(Saved entries)
---

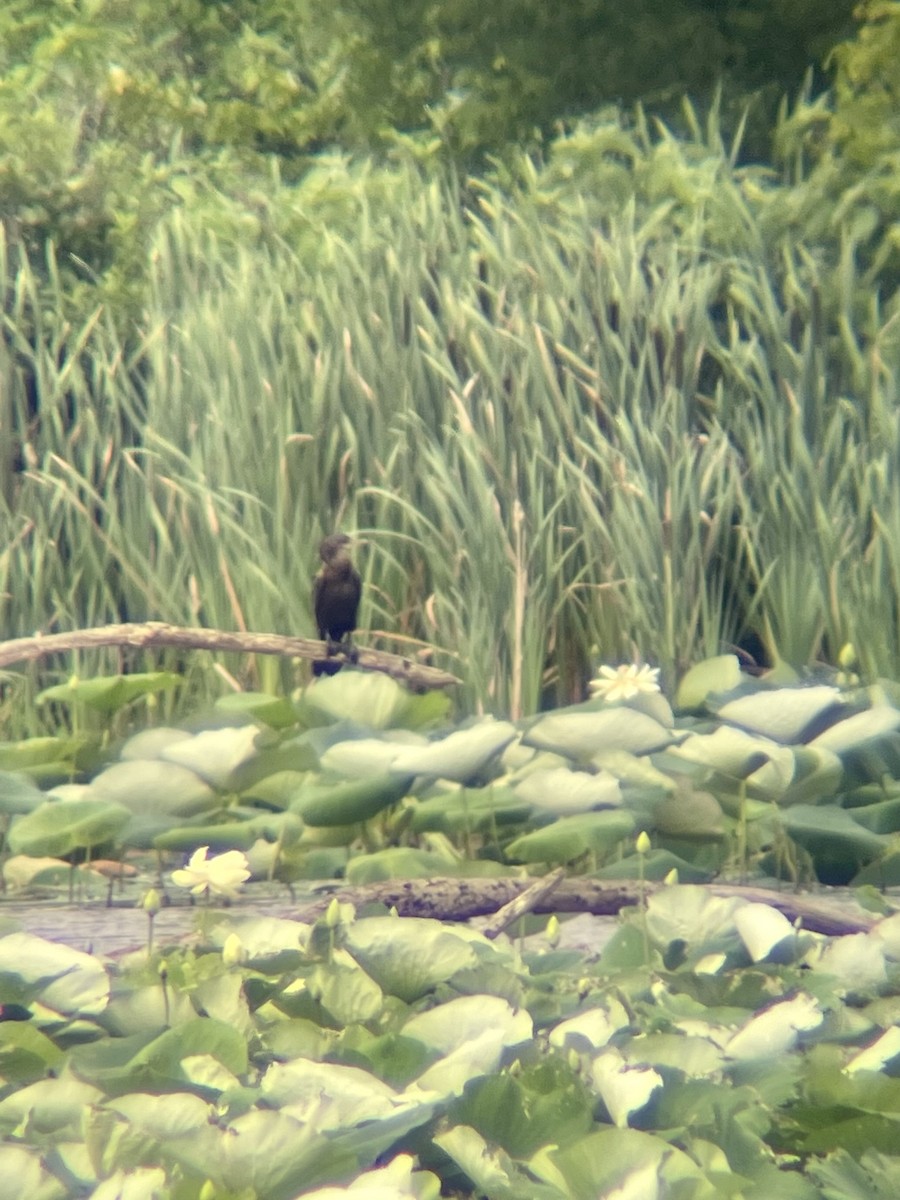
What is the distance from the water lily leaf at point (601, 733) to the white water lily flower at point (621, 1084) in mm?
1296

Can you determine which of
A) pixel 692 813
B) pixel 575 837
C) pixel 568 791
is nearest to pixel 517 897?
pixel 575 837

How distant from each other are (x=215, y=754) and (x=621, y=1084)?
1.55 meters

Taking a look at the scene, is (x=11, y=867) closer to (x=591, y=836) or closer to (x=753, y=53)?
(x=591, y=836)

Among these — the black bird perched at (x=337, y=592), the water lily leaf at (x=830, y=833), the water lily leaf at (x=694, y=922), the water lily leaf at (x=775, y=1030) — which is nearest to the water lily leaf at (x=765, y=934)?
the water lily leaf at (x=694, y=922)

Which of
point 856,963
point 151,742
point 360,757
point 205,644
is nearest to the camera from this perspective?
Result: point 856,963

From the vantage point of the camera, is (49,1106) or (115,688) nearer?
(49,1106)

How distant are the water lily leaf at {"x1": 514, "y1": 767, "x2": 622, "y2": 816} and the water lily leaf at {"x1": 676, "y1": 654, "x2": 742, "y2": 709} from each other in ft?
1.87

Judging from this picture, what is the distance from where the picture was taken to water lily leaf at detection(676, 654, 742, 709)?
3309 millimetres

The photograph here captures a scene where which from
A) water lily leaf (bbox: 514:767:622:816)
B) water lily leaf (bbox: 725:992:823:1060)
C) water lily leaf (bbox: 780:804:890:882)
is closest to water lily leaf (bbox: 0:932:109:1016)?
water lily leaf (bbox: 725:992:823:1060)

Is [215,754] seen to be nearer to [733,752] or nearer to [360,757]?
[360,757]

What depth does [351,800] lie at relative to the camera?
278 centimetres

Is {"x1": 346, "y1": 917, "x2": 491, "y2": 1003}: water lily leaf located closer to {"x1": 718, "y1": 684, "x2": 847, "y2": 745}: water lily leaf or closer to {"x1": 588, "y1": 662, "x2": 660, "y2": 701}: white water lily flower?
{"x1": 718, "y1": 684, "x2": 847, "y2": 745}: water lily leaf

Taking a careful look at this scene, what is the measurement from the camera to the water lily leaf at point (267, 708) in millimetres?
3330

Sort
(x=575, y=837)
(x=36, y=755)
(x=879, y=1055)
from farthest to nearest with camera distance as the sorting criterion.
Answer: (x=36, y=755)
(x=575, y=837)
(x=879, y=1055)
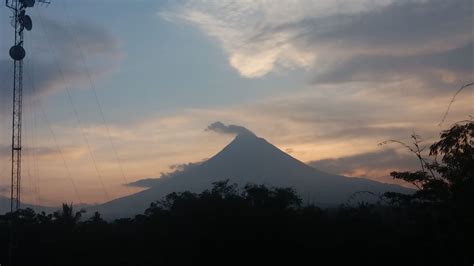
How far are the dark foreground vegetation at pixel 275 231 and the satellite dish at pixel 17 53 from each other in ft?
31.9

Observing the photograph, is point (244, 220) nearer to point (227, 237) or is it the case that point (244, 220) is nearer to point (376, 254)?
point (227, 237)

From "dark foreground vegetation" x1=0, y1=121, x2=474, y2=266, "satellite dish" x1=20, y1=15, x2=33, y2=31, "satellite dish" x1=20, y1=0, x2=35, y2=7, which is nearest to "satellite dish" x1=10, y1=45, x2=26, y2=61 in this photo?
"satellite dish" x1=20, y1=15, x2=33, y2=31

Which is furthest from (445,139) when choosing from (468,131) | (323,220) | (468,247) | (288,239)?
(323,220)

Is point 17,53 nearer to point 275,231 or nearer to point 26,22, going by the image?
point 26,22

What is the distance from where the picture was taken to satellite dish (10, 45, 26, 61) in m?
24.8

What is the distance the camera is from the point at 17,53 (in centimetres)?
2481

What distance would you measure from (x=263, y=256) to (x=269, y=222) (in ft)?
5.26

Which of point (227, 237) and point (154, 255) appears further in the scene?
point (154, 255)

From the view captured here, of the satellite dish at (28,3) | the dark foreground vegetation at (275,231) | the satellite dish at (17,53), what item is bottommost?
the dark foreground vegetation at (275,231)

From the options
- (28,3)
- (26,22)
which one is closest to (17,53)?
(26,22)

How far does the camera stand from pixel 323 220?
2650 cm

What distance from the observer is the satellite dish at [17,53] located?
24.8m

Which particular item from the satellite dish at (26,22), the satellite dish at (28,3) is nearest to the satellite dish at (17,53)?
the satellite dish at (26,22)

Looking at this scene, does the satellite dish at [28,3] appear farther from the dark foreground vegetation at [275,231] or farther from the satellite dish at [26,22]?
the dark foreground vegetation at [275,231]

---

* **INSTRUCTIONS FOR THE TASK**
Retype the part of the data above that opens with the line containing "Judging from this" and closes with the line containing "3309 millimetres", keeping every character unchanged.

* **SOLUTION TO THIS EXERCISE**
Judging from this picture, what is the distance from where the picture was taken to water lily leaf at detection(676, 654, 742, 709)?
3309 millimetres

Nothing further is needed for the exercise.